Grow at least twenty seeds of redwood in a peat or cardboard box and use potting soil for substrate. These seeds require light to germinate and thus should be planted shallow. The rate of germination is very low about 5%.
Put the pot inside a plastic packet and close it with an elastic band.
When height of this tree reaches a few inches, transfer the pot into large container with some extra potting soil. Keep the top layer of soil moist but do not over water; remember they live naturally in the rain forest.
The second technique is to put the seed in between layers of moist tissue rather placing in a pot. However, later you need to transfer the plant to a bigger pot once their roots sprout out. This method is a bit risky.
The simplest way to plant this tree is: the cloning method that is used for growing the trees for lumber. While planting, choose the best tree from the local stock. Then get the burl and put it in a sunny spot. Take a shallow pot and place the burl in with some water, so it stays moist. This burl will slowly grow into the little redwood shoots.
Make sure that the ball is kept in a cold area with no sunshine. The seeds should not dry in the germination phase. Keep the soil moist but do not over water.
Temperature and Humidity
The redwood requires moderate temperature, infrequent frost and combination of summer fog with winter precipitation and a coastline to grow. Thus, the redwood habitat is only inland or the lower coast ranges of mountains. These trees do not grow in the freezing areas.
The redwood favors moist and mild climate of the northwest California coast. The tree requires fog and a lot of rain water that is common in coastal northwest California. Every year, in an average that area receives precipitation up to 40 inches and 90% of this precipitation are between the month of October and the month of April. Coastal areas receive rain up to 122 inches each year. A huge 200 foot tree with 5 feet, trunk diameter, holds about 34000 pounds of water, while it transpires about 200 to 500 gallons of water every day.
Flowering and Maturing
The redwood tree blooms either in early winter or in late autumn. Same trees develop both female and male flower. Over the tree, the pollen creating male flowers appear as small tufts in small yellow-brown color at the end of the leaves. The female flower of the tree is greenish in color and all embryonic cones are present on the higher branches.

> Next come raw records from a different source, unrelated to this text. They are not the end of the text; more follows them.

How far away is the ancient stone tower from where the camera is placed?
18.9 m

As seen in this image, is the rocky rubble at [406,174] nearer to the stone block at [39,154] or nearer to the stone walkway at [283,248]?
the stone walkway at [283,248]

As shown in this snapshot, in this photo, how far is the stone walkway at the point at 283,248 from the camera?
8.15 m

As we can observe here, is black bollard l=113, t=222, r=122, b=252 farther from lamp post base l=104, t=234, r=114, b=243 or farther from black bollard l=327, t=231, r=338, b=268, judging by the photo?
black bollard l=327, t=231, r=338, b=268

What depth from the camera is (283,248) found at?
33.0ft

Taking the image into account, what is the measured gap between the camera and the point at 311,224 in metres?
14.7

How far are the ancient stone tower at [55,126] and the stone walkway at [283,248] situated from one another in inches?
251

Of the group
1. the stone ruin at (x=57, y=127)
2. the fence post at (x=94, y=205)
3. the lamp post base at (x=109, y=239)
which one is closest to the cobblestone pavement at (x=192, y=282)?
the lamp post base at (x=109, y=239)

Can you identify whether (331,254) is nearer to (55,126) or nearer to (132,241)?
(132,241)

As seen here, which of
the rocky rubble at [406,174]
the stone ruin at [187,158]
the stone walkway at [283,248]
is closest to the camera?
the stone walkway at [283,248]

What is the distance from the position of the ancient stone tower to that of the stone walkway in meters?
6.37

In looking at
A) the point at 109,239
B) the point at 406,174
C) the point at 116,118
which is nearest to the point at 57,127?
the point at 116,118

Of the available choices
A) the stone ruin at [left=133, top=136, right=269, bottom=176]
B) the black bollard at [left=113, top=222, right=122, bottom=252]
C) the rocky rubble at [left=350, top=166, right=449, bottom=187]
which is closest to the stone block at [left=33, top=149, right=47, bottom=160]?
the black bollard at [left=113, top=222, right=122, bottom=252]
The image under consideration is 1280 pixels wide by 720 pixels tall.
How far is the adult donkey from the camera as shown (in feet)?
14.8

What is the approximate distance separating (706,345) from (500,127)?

There are three varieties of redwood; the Coastal Redwood or Sequoia Sempervirens, Metasequoia Glyptostroboides or the Dawn Redwood and Sierra Redwood or the Sequoiadendron Gigantean. Specimens of Dawn Redwood were first discovered as a fossil in 1941 by Japanese botanist in China. Later, during the Second World War some living sample of this tree was found in central China. Sierra Redwood and Coastal Redwood are evergreen while Metasequoia or Glyptostroboides is deciduous.